If a society does not have a food support plan, if it does not have how to preserve the lives of its children, it is a broken and dead society. That is what is happening in Venezuela. In time, I was able to formalize the foundation. It is still a fairly homemade company. Sometimes there are friends, sometimes there are people from the church who gather and bring milk, and that allows us to send monthly supplies to cooperate with many children. Some have not made it, others we have been able to help recover. It has been a life experience.
Rayma, from your perspective, where do you think Latin America is headed with all these latest changes that have appeared and new characters in history? We have Bolsonaro in Brazil, Duke in Colombia, others in Peru. In Chile too. The landscape from years past has changed…
I think there is chaos today and that can take us to extremes. It is leading us to that.
Populism has been the acute disease of Latin America. That great deception that was sold to us all has hurt us a lot. It has masked us… in politics, in leaders.
For example, in the case of Venezuela, the Chavez campaign was one of the leftist campaigns projected to help the poorest people, but it was a great hoax and it ended up being a militaristic government.
Democracy can also be of questionable value. Why is it sometimes said that democracy is only voting? Dictators already know that they can win elections. To be left or right, is all the same… if you are a murderer, what does it matter.
We are questioning everything, which is something positive, and the cartoonist’s work will always go beyond.
We have to reconnect with those values that make us work for a more just society, and that is something we are all learning, of course
What are your upcoming projects? Do you have something you are working on, something you can tell us about?
Regarding my projects, there is the exhibition I want to take to Spain. I think it will be very particular, because it’s like a reconquest. We were conquered by the Spaniards and now we Venezuelans go back to Spain to do a return job. Humor will be present in this psychological process of life. It is just as if Christopher Columbus could go back to search for his ancestors, and I think there are many Venezuelans who are living this process now. There is a common language that will help me develop many scenes with which I think people will feel very identified.
Have you ever sketched hope? How would you like to draw Venezuela?
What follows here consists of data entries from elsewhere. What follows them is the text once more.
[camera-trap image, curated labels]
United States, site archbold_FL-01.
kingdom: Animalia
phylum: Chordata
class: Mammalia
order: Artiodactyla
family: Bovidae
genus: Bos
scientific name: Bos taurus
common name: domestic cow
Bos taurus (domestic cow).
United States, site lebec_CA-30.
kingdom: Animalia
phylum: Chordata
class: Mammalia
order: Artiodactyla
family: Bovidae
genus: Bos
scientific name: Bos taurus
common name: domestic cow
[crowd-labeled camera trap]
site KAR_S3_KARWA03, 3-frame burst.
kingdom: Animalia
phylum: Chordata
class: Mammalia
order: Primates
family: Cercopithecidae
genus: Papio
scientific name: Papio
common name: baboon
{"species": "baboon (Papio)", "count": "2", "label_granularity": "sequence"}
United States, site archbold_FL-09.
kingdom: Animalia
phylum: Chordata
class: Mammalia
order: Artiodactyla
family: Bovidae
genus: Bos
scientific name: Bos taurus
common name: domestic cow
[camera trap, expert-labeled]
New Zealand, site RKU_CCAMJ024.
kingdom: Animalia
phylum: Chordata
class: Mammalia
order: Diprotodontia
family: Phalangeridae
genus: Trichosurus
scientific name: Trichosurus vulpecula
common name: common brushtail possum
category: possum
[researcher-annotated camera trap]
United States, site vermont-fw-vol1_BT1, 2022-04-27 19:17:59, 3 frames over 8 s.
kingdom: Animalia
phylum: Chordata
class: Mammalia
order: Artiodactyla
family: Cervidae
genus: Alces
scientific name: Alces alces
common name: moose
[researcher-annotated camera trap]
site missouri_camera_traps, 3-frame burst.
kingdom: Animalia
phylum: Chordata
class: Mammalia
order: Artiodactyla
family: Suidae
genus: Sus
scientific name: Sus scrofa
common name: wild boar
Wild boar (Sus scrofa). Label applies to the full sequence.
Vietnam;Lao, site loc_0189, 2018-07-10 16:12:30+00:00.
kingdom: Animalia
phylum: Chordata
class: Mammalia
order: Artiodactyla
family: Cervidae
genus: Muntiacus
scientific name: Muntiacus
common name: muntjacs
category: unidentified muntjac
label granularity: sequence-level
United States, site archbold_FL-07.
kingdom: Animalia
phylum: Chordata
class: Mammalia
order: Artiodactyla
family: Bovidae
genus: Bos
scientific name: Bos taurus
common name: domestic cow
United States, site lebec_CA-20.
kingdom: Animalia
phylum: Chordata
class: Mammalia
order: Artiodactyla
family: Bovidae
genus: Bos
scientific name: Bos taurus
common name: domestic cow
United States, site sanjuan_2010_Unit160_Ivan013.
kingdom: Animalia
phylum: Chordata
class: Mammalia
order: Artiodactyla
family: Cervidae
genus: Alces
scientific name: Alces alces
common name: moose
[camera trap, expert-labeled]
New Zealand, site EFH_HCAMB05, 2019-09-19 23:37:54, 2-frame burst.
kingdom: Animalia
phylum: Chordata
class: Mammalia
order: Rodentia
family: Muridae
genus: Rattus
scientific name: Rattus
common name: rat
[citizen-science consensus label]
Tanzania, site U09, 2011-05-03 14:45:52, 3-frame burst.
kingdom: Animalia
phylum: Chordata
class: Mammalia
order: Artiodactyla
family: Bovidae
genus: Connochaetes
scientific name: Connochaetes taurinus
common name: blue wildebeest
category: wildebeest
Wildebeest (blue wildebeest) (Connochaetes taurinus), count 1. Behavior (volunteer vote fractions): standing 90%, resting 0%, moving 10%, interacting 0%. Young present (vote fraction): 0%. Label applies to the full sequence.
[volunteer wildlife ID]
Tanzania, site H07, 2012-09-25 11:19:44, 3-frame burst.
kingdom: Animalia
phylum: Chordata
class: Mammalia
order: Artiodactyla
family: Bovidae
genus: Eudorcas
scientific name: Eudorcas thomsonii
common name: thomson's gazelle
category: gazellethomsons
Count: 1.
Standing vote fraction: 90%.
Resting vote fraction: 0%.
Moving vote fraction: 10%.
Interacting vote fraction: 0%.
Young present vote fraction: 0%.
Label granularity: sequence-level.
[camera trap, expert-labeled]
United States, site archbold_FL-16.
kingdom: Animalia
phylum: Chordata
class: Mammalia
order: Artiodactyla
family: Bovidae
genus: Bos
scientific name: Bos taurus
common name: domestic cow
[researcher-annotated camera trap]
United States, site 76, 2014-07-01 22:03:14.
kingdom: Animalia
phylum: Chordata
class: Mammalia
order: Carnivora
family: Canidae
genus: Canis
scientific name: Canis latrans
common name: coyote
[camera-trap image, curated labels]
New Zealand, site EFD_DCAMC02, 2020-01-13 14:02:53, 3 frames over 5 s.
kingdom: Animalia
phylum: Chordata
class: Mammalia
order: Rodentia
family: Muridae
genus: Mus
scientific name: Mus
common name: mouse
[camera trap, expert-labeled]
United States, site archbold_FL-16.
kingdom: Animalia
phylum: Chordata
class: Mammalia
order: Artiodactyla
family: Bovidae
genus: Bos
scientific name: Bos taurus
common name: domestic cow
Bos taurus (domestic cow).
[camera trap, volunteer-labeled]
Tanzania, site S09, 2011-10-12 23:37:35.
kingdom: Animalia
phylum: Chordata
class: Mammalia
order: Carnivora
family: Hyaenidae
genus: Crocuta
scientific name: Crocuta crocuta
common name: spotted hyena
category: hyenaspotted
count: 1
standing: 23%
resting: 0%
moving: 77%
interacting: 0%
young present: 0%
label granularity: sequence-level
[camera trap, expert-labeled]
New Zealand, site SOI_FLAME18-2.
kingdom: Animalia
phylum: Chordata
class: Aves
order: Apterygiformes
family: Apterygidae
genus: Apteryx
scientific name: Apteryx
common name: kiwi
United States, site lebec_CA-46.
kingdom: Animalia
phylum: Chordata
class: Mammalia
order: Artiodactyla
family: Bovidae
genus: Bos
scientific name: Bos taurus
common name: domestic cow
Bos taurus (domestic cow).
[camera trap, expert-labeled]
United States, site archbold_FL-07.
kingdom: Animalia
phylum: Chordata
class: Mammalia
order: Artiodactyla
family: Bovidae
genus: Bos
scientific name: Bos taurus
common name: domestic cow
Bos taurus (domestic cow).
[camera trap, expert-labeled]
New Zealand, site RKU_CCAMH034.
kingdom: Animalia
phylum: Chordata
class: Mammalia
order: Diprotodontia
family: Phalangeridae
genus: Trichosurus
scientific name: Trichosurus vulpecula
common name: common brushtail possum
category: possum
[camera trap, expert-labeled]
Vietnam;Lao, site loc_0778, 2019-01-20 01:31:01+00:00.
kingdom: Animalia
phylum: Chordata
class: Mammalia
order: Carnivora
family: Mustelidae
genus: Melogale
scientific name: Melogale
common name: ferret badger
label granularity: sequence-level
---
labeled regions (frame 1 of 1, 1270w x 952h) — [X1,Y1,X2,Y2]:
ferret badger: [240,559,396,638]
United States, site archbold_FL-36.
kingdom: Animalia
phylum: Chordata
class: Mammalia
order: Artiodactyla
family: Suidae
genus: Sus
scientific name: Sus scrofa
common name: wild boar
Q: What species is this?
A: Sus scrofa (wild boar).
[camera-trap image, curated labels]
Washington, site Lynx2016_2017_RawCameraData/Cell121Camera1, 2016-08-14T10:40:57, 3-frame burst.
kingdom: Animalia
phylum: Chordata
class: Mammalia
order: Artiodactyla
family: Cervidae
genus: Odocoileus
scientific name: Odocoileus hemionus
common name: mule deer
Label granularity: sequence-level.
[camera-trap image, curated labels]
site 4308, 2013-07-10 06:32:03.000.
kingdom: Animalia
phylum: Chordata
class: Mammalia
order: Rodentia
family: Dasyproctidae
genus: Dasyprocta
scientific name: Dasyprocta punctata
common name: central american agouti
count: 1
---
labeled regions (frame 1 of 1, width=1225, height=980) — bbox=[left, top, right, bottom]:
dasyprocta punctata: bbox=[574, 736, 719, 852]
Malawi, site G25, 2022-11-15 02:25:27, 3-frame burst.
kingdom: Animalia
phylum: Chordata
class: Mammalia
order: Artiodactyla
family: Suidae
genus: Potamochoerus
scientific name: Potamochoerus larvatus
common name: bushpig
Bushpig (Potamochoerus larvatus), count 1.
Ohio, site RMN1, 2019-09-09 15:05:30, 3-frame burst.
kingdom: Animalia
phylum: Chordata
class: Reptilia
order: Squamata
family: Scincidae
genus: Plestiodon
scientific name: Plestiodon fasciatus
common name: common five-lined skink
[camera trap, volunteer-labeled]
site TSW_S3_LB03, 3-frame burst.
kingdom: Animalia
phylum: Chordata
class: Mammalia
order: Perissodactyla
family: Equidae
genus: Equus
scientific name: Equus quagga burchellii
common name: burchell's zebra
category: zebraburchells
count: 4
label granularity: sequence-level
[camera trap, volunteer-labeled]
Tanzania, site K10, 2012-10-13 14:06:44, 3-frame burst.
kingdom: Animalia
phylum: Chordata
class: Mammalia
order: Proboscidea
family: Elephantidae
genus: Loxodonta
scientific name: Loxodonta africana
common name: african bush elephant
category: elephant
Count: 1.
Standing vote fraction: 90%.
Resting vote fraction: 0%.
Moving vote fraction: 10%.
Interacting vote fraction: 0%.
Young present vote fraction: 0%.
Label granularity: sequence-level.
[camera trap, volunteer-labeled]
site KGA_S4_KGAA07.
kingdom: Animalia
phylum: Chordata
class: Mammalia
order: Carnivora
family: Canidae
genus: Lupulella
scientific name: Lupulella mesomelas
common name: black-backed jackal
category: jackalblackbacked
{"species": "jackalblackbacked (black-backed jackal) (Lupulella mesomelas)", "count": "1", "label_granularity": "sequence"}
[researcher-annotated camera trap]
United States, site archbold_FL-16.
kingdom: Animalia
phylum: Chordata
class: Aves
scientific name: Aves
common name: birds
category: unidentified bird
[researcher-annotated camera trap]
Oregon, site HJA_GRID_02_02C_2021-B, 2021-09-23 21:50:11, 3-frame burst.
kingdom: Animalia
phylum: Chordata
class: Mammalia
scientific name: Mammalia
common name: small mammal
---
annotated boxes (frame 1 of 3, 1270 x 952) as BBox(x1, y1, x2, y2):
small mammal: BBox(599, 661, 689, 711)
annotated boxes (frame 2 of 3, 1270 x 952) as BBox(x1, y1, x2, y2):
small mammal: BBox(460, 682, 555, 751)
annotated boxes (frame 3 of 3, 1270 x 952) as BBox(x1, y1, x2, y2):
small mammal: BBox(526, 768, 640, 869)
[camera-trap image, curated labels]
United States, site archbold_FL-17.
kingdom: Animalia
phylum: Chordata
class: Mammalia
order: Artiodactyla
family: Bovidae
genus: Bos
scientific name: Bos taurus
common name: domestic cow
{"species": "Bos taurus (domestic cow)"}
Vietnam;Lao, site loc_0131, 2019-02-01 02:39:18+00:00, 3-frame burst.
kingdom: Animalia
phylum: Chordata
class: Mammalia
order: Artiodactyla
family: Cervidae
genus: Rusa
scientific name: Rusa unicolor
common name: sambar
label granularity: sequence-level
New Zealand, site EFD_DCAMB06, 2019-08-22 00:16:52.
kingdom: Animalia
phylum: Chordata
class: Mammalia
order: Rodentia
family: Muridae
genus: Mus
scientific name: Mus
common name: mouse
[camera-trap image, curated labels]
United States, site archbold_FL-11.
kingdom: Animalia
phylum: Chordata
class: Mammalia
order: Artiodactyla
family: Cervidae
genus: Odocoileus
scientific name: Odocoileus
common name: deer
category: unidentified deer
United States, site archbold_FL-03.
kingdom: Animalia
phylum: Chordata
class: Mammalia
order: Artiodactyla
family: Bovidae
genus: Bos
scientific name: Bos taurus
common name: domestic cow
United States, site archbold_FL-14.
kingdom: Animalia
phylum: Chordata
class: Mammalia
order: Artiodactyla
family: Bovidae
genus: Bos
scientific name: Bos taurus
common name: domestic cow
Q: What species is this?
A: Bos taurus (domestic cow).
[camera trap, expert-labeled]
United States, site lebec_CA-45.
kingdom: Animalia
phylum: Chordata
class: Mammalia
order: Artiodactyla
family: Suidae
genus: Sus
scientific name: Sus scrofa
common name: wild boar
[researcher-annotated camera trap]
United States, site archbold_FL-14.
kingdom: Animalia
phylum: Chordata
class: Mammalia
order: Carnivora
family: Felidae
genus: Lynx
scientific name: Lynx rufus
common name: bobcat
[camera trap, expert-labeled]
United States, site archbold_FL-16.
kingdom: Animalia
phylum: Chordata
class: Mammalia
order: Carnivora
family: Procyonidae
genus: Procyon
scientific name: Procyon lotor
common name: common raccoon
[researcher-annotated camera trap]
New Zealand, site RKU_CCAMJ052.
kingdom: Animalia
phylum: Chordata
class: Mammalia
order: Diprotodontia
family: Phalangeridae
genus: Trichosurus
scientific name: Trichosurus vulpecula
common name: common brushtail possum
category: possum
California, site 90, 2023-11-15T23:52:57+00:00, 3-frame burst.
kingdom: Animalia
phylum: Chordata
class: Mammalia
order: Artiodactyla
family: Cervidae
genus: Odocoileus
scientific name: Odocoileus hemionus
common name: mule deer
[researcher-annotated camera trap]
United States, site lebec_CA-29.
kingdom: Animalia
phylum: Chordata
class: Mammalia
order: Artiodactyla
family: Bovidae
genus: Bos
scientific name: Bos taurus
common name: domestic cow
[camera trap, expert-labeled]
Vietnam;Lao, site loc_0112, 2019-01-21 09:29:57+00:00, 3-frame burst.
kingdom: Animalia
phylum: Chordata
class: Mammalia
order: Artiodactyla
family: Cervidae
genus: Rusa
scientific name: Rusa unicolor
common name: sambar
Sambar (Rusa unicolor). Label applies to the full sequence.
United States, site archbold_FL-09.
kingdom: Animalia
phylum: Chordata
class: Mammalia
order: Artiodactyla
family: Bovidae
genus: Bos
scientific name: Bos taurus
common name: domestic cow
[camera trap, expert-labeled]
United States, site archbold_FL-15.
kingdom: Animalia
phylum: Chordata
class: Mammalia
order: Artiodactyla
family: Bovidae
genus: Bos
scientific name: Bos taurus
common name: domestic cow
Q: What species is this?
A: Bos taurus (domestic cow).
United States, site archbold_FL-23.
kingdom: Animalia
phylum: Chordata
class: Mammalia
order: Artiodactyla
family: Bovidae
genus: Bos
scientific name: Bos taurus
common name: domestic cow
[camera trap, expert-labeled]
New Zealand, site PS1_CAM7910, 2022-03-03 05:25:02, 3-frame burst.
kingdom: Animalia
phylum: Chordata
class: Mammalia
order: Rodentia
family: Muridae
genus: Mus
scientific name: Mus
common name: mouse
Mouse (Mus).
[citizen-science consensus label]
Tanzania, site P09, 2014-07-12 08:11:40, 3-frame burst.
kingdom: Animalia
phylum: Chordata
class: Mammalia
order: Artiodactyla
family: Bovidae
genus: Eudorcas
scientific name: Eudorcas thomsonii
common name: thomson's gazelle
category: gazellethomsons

It had to draw 20 years of the destruction of Venezuela. I want to draw 20 years of building a country, once the situation changes. And yes, there will be wounds left. They will also need to be sketched.
I have a lot of hope. I once drew hope on a tarot card that I published for 60 days. It was a wooden chair from which a small tree branch sprouted, to show that anything can be transformed into something good.
We have to reconnect with those values that make us work for a more just society, and that is something we are all learning, of course.
Disclaimer:
The opinions and statements expressed in this publication are the sole responsibility of the interviewee and do not necessarily reflect those of the Dissidents.org team, Fundacion para el Progreso, or the organizations that cooperate with this project. The same is valid for the opinions, statements and actions of the interviewees in other moments and contexts, both in the past and in the future.